═══ Document

Cette inversion abstrait-concret / concret-abstrait brusque forcément le bon sens du lecteur (on retrouvera la même idée dans ce mélange de niveau de langue familier (« Oh làlà ! », « frou-frou » etc.) et niveau de langue soutenu (« féal ») mais aussi dans la « course » évoquée au vers 6… et son immobilisme dans la strophe qui suit avec la mention « assis au bord des routes »).  Cette posture, à mon sens, prépare la synesthésie du vers 8 « Mes étoiles au ciel // avaient un doux frou-frou » puisque Rimbaud fusionne ici au moins deux sens : celui de la vue (« Mes étoiles au ciel » et celui de l’ouïe (« doux frou-frou »), comme s’il était possible de voir un bruit !

 

AXE 3

Dans les deux derniers tercets, pour cet axe trois, il me semble que ce dérèglement et cette perte de repères vont s’amplifiant, comme si Rimbaud, en accélérant ce processus, souhaitait faire de ses lecteurs des « voyants », des voyants traversés d’hallucinations pour mieux reconfigurer et recolorer ce monde par ce seul art qu’est la poésie.

══════
═══ Enregistrements fournis

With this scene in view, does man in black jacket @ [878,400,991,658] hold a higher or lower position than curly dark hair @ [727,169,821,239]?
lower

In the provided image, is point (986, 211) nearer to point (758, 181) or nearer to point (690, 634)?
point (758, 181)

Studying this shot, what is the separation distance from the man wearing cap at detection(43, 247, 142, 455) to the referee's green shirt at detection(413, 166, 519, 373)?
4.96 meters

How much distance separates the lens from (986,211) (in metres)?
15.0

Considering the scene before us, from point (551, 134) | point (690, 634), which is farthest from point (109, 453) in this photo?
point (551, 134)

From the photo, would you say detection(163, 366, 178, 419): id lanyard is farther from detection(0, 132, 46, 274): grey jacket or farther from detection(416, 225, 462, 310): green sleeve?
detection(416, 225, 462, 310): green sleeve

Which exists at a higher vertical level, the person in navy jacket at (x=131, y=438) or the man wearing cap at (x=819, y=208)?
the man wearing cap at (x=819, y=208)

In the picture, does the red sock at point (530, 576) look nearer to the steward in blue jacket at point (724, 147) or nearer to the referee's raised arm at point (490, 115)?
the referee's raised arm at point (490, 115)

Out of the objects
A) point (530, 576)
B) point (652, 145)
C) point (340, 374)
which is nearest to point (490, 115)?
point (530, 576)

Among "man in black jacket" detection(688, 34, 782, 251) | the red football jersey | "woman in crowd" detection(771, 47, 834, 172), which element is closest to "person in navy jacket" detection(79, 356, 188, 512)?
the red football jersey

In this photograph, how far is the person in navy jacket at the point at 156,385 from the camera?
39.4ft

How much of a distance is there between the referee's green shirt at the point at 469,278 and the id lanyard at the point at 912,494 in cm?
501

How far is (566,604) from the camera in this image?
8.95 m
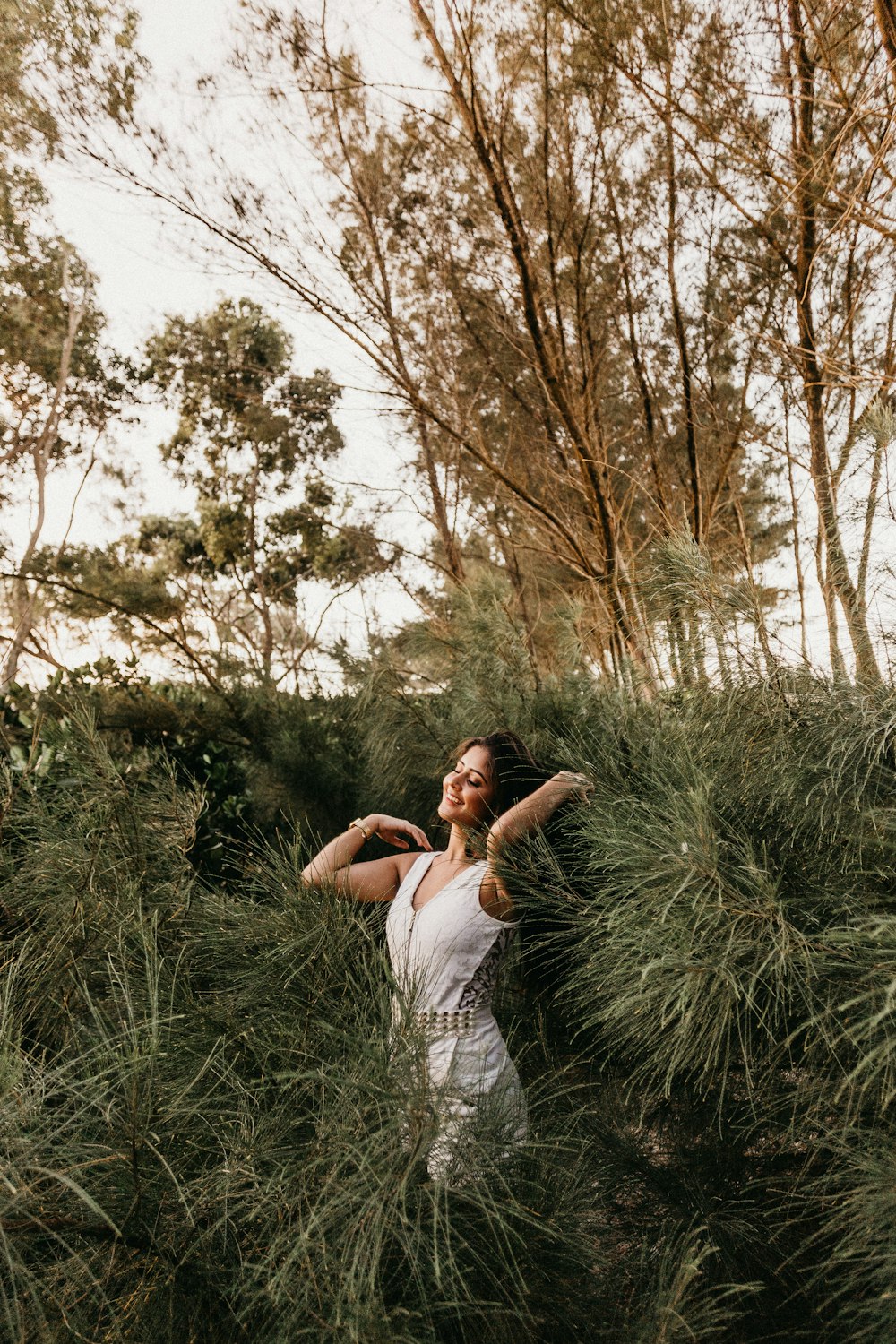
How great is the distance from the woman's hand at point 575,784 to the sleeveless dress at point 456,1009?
19cm

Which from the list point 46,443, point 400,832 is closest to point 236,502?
point 46,443

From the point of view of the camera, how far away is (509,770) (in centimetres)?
168

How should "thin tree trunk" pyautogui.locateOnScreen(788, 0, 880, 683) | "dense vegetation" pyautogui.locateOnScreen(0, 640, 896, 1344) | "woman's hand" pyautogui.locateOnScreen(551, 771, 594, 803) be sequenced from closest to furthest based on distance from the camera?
"dense vegetation" pyautogui.locateOnScreen(0, 640, 896, 1344) → "thin tree trunk" pyautogui.locateOnScreen(788, 0, 880, 683) → "woman's hand" pyautogui.locateOnScreen(551, 771, 594, 803)

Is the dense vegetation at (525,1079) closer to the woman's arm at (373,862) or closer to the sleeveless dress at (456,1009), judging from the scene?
the sleeveless dress at (456,1009)

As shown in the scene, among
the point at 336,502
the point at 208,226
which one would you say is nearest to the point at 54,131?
the point at 208,226

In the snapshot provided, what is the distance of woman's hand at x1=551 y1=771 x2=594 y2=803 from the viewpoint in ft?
4.44

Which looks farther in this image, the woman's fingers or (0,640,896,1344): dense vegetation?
the woman's fingers

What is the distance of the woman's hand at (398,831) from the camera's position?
1.85 meters

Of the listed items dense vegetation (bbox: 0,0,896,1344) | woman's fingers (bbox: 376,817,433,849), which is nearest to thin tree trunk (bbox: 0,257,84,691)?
dense vegetation (bbox: 0,0,896,1344)

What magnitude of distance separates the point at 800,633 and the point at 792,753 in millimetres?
258

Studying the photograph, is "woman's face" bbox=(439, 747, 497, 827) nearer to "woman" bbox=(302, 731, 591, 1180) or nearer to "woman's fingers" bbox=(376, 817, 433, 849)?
"woman" bbox=(302, 731, 591, 1180)

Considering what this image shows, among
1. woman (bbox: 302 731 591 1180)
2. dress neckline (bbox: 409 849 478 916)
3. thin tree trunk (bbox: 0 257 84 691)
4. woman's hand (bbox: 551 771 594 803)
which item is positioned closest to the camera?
woman (bbox: 302 731 591 1180)

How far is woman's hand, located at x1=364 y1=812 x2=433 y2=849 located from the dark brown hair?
0.25 m

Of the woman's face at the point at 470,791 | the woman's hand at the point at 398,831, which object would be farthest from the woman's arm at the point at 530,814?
the woman's hand at the point at 398,831
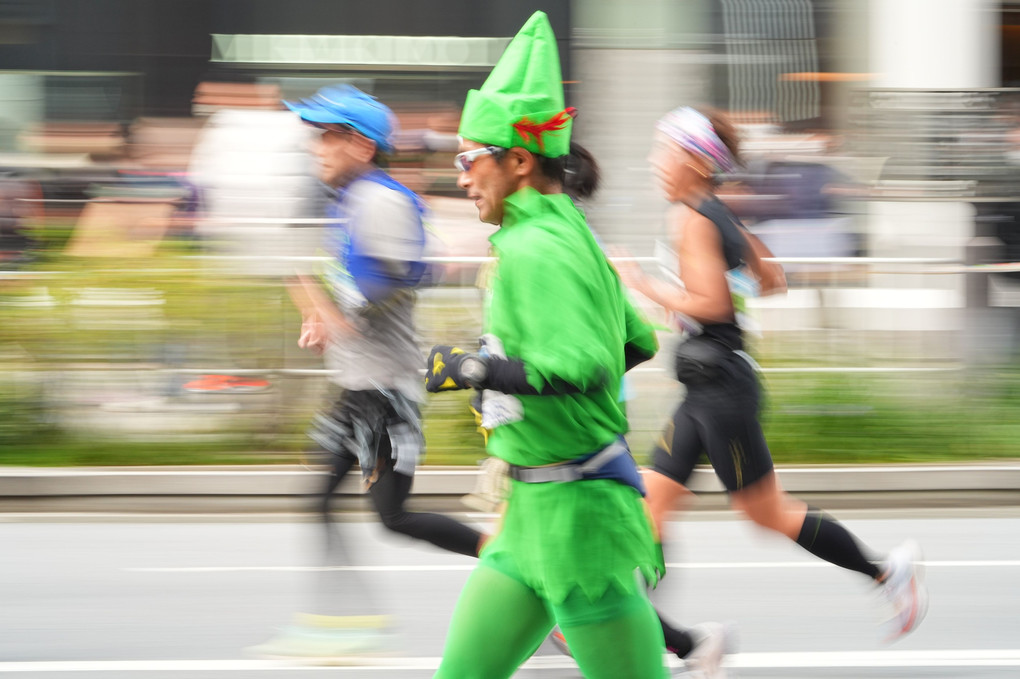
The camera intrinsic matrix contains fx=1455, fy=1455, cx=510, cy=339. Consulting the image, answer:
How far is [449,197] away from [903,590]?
5.73 m

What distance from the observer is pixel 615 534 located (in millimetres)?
2713

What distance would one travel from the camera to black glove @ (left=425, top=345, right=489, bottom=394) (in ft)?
8.63

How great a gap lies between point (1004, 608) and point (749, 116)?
17.7 ft

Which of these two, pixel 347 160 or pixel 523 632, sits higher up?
pixel 347 160

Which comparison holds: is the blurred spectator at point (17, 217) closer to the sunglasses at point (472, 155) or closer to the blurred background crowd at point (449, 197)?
the blurred background crowd at point (449, 197)

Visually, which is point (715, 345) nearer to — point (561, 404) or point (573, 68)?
point (561, 404)

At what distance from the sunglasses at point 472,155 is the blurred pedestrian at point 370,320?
4.57 feet

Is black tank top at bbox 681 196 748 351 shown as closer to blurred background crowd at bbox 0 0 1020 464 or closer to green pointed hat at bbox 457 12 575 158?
green pointed hat at bbox 457 12 575 158

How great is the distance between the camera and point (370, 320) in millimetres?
4305

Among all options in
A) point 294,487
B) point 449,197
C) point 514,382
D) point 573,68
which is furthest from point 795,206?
point 514,382

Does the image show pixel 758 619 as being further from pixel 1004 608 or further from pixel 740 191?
pixel 740 191

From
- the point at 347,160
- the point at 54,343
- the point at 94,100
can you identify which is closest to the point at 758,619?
the point at 347,160

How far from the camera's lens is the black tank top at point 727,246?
4.15 meters

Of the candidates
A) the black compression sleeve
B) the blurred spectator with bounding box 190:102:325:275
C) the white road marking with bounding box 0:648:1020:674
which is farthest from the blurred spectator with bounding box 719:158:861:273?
the black compression sleeve
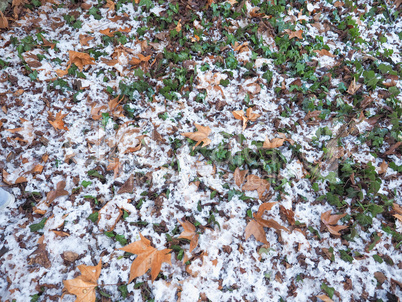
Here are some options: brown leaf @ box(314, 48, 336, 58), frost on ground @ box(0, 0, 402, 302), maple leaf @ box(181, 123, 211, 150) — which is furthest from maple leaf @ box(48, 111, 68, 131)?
brown leaf @ box(314, 48, 336, 58)

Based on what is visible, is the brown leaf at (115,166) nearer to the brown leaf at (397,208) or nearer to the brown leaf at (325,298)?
the brown leaf at (325,298)

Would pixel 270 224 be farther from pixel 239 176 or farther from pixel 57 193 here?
pixel 57 193

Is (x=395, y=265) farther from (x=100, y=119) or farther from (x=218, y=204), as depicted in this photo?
(x=100, y=119)

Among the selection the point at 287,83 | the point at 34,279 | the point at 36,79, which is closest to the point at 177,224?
the point at 34,279

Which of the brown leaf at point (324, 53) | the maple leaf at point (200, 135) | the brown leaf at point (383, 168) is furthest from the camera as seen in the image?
the brown leaf at point (324, 53)

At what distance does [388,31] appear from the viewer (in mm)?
3438

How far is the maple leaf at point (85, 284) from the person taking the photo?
185cm

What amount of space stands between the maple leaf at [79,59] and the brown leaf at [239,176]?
2262mm

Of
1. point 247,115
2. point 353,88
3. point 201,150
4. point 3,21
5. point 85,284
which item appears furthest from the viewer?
point 3,21

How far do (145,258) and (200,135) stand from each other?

══════

▶ [Vos tâches]
**a.** Présentez sous forme de liste le paragraphe du commentaire qui commence par « Cette inversion abstrait-concret », en gardant ses faits essentiels.
**b.** Recopiez mot pour mot, dans les enregistrements, tout ce qui va de la ligne contenant « Is black tank » jusqu'à la ligne contenant « 4.15 meters », ces deux lignes comprises.
Le commentaire et les enregistrements proviennent de sources distinctes.

▶ [Les réponses]
**a.**
- L'inversion abstrait-concret / concret-abstrait heurte forcément le bon sens du lecteur.
- La même idée se retrouve dans le mélange d'un niveau de langue familier (« Oh làlà ! », « frou-frou ») et d'un niveau de langue soutenu (« féal »).
- On la retrouve aussi dans la « course » évoquée au vers 6, opposée à l'immobilisme de la strophe suivante (« assis au bord des routes »).
- Selon le commentaire, cette posture prépare la synesthésie du vers 8 : « Mes étoiles au ciel // avaient un doux frou-frou ».
- Rimbaud y fusionne au moins deux sens, la vue (« Mes étoiles au ciel ») et l'ouïe (« doux frou-frou »), comme s'il était possible de voir un bruit.

**b.**
Is black tank top at bbox 681 196 748 351 shown as closer to blurred background crowd at bbox 0 0 1020 464 or closer to green pointed hat at bbox 457 12 575 158?
green pointed hat at bbox 457 12 575 158

How great is the distance between the camera and point (370, 320) in millimetres?
4305

Among all options in
A) point 294,487
B) point 449,197
C) point 514,382
D) point 573,68
which is furthest from point 795,206?
point 514,382

Does the image show pixel 758 619 as being further from pixel 1004 608 or further from pixel 740 191?
pixel 740 191

From
- the point at 347,160
- the point at 54,343
- the point at 94,100
can you identify which is closest to the point at 758,619?
the point at 347,160

How far from the camera's lens is the black tank top at point 727,246?
4.15 meters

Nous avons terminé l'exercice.